私がまだウブな大学生だったころ。夏休みのアルバイトでのレアな経験だ。

 かつては、デパートの繁忙期の配送は、地区ごとにあった専属配達所が、請け負っていた。

 そのDデパート配達所のひとつで、配達員のアルバイトをしていたことがある私。

 ある日のこと。

 まだ、始めたばかりの私は、ある先輩に頼まれた。

「山口さんチッ!の配達が1軒残っている!キミ!行ってくれ!」

 先輩から頼まれれば、断れないシガナイ駆け出し配達員。二つ返事の私は、どこの誰かもわからず、もらったメモ書き地図を頼りに出かける。

 暑い盛りの午後のこと。もちろん、エアコンなしのオンボロ車だ。窓全開で、汗をふきふき、信号待ちをしていた。

『灘区篠原〇△✕町・・・ヤマグチって?・・・ちょっと待ってよ!』

 そのとき、はじめて、ことの重大さに気づいたのだ。山口さんチッっていうから、一般家庭だと思ったのが、私の不徳の致すところだった。

 噴き出していた汗が、瞬間に乾いて寒気さむけすらした!

 その通り!

 アッチ系のとても有名で、お偉い方のお屋敷への配達を、仰せつかってしまったのだ。

 まず、頭に閃いたひらめいたのは、「留守だった!」と言って持ち帰ろう!である。

 だが、どうせ先輩たちは、行きたくないので、私にお鉢を回してきたのだから、もう一度行ってこい!って言われると思った。

 それに、組長さん宅だ!滅多なこと、お留守のワケがない!

 私は、後学こうがくのために、与えられた試練だ!と、ポジティブシンキングすることに決め、与えられたミッションを遂行する決断をした!

 そのお屋敷は、瀟洒な住宅街に位置し、東南角地の一等地。当時、ことあるごとにテレビのニュースで観る、お馴染みの風景を前にした私。

 震える指でインターホンを押す。

「Dデパートのお届けモノです!」というつもりが、「Dデパー・・・」の次の言葉が、乾いた喉に引っかかってしまった。

「入れ!」野太い男声が、インターホンから戻って来てほっとする私。立派な門構えの潜りくぐり戸を、大きな一斗樽いっとだる酒を抱えて入る。

 立派な石造りの階段を、数段昇りつめたところ。

 勝手口で待ち構えたいた男性に、樽酒を渡しモジモジする私。当時は伝票に認め印か、サインを貰うことになっていたのだが、喉がカラカラで言い出せない。
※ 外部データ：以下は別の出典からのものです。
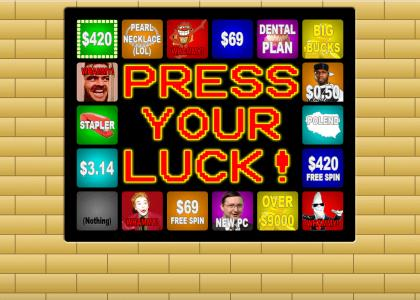 Press Your Luck 2.0! (Press Esc to stop | F11 for full screen)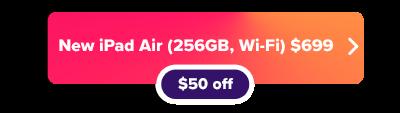 Apple iPad Air 4 now $50 off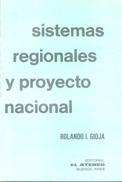 SISTEMAS REGIONALES Y PROYECTO NACIONAL LIBRO AUTOR ROLANDO I. GIOJA LIBRERIA EL ATENEO AÑO 1977 229 PAGINAS - Economie & Business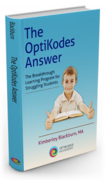 The OptiKodes Answer: The Breakthrough Learning Program for Struggling Students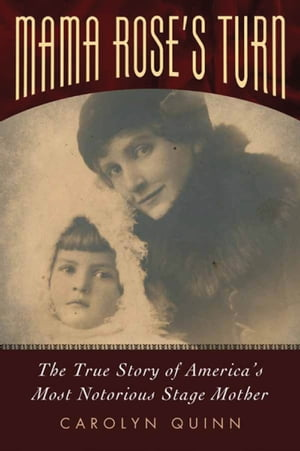 Mama Rose's Turn The True Story of America's Most Notorious Stage Mother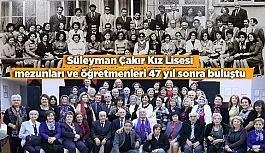 Süleyman Çakır Kız Lisesi mezunları ve öğretmenleri buluştu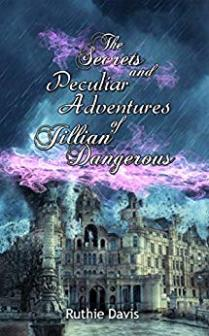 The Secrets and Peculiar Adventures of Jillian Dangerous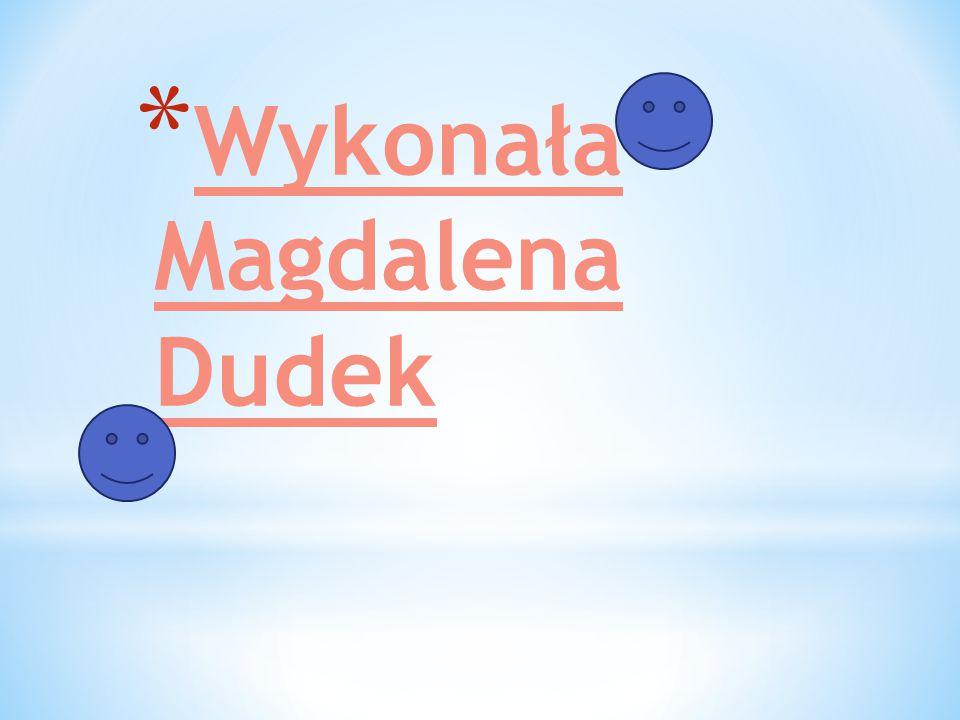 Wykonała Magdalena Dudek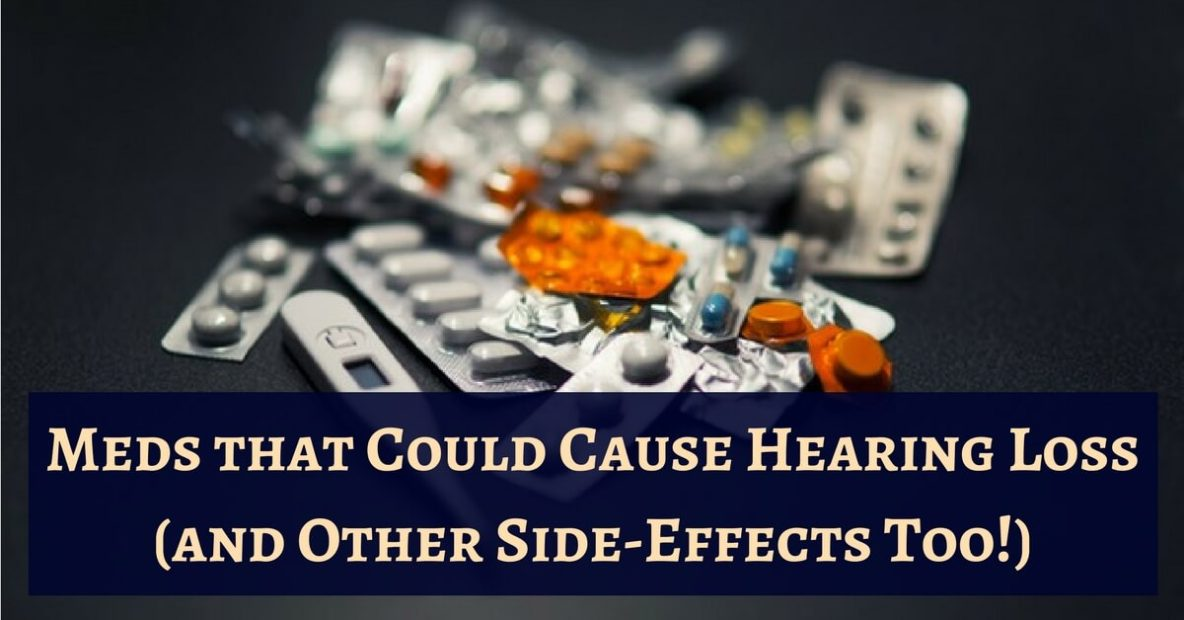 hearing-center-of-hawaii-meds-that-could-cause-hearing-loss-and-other-side-effects-too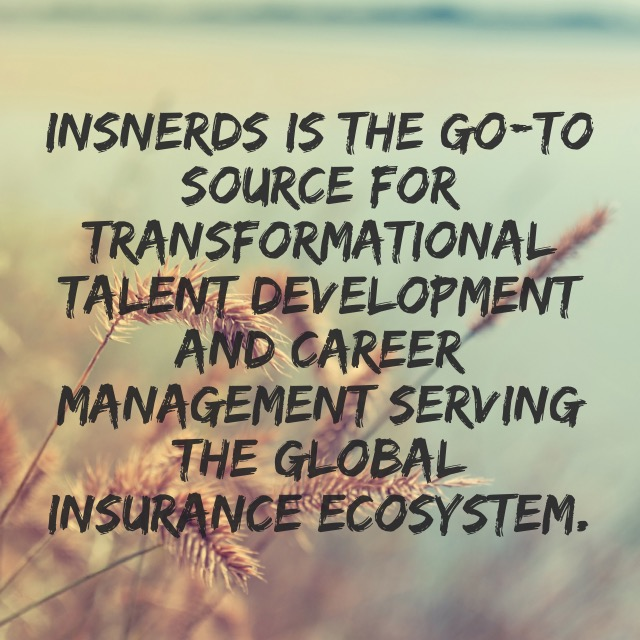 InsNerds is the go-to source for transformation talent development and career management serving the global insurance ecosystem.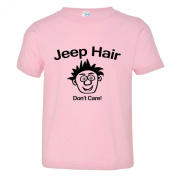 Toddler Jeep Hair Dont Care Messy Hair Soft-Style High Quality Tee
 その男性は、野太い声で「サインか?・・・アンタがしとけ!」という。

「いえ!ご本人でないと!」という、決まり事など返す余裕など私にはなく、「はい!」という返事すらできず、入って来た潜り戸めがけて、小走りに退散する私。

 ゴツ~ン!

 潜り戸上部に前頭部をぶつける始末。「痛い!」と感ずる余裕すらなく、伝票握りしめ、ボロ車へ駆け込んだ次第だ。

 でも、あの時の経験で、後々のチャレンジ精神を、養えたと感謝すらしている。

  そして、案ずるより産むが易し とか、馬には乗ってみよ人には添うてみよ などを、身をもって学習できたのだと、後々幾度となく思ったものだ。